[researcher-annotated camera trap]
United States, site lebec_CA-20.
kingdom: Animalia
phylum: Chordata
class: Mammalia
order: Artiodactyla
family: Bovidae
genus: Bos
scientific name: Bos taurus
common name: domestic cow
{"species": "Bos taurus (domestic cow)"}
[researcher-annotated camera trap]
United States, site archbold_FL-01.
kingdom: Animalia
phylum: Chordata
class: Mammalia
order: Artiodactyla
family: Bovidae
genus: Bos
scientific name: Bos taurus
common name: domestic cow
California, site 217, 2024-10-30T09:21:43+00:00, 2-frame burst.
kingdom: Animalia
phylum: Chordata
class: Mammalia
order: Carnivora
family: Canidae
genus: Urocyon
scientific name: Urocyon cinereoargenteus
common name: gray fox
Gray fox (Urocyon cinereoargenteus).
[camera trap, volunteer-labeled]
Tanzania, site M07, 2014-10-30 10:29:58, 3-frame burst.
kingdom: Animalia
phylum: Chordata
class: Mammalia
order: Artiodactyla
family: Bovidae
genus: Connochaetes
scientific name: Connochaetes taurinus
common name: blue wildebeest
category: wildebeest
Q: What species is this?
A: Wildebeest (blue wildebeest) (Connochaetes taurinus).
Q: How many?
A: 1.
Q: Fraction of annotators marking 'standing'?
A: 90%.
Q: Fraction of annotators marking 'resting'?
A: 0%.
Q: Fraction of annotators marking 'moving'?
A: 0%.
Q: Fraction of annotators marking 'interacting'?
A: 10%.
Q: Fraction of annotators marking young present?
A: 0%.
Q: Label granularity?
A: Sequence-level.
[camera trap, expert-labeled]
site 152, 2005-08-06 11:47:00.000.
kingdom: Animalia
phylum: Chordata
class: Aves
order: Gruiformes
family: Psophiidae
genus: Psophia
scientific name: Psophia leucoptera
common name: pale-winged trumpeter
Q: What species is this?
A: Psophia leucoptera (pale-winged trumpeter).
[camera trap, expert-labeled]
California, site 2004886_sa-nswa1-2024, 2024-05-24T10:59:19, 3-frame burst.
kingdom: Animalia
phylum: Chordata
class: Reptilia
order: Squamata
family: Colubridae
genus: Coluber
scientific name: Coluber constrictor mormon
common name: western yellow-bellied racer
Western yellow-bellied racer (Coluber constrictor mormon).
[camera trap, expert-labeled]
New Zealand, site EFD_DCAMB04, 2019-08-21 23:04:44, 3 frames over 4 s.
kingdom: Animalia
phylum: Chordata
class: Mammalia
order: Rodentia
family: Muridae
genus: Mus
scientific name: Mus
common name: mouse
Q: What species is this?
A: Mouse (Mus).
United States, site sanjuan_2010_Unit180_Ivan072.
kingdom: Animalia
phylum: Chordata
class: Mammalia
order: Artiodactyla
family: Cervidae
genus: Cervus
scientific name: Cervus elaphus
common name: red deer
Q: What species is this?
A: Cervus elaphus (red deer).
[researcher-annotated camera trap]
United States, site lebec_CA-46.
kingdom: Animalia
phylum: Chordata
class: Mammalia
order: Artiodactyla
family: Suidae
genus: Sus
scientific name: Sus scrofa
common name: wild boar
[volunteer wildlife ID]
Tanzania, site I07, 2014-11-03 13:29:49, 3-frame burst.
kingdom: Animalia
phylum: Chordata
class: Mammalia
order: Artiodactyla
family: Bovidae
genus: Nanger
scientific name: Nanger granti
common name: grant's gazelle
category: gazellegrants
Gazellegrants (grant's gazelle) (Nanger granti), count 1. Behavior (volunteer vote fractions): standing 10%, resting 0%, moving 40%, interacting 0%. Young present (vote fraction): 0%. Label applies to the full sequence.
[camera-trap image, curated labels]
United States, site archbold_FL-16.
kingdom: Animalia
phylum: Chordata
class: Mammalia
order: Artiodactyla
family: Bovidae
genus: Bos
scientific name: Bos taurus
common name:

#####

(Work instructions) Return, from the data, each line that has the word "scientific" in it.

(Answer section)
scientific name: Bos taurus
scientific name: Bos taurus
scientific name: Urocyon cinereoargenteus
scientific name: Connochaetes taurinus
scientific name: Psophia leucoptera
scientific name: Coluber constrictor mormon
scientific name: Mus
scientific name: Cervus elaphus
scientific name: Sus scrofa
scientific name: Nanger granti
scientific name: Bos taurus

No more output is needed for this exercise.